After reading the past few pages (and as a software architect), I'm curious, Cad, if you find being a lawyer more satisfying/stimulating (outside of money) than your software dev job? It seems like money is a very primary consideration but do you enjoy the actual work?
It is sometimes very hard to separate the money from the job. I've gotten bonus checks larger than my highest yearly salary as a software developer.
That said:
Sometimes lawyer work is great. Researching issues, writing briefs, arguing motions, trying cases. These are what I'd call "real legal work" because you really engage your legal education and knowledge of civil procedure to accomplish a task. Then there's the grunt work. Doc review. Discovery fights. Traveling. Taking/defending depositions can be tedious. Settlement negotiations, while exciting, are basically used car salesman bullshit because everyone is trying to get the best deal and nobody really wants to compromise.
As a software developer, I'd say I spent a larger portion of my time engaged in the "meat" of software work - I could spend weeks at a time engaged in heads-down development, creating modules or building a framework for my devs to fill in with modules. Finding bugs was fun to me, and I was good at it. However, even as a very senior guy, my opinion was subordinate to basic business decisions to we'd end up doing stupid shit that made no sense at times. I never had an office until I started my own company. I've done the picnic table in a warehouse thing with 100 other guys and it sucks.
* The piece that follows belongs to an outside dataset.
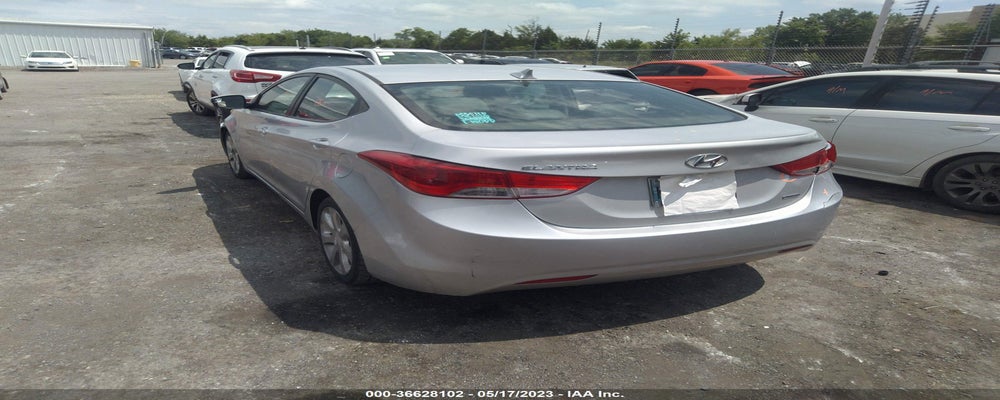 KMHDH4AE4BU159090 2011 HYUNDAI ELANTRA photo no. 3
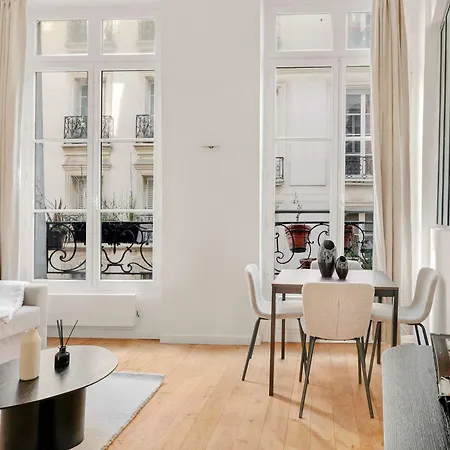 D'exception Dans Le Marais Paris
You get no respect as a professional and they pay you as if you're a replaceable cog, even if you're not. You really have to break out of the employee/employer mold and be a consultant to get paid what you're worth.
As a lawyer, every firm I go into we have AAA office space, we always get the exterior window offices with doors, I have a secretary that takes care of me (even though it is completely unnecessary, it's a nice perk), they cater lunches constantly, they pay for Seamless to bring us food if we're in the office past 7, etc...
It's not just the money its the little ways they treat you like a professional/pamper you.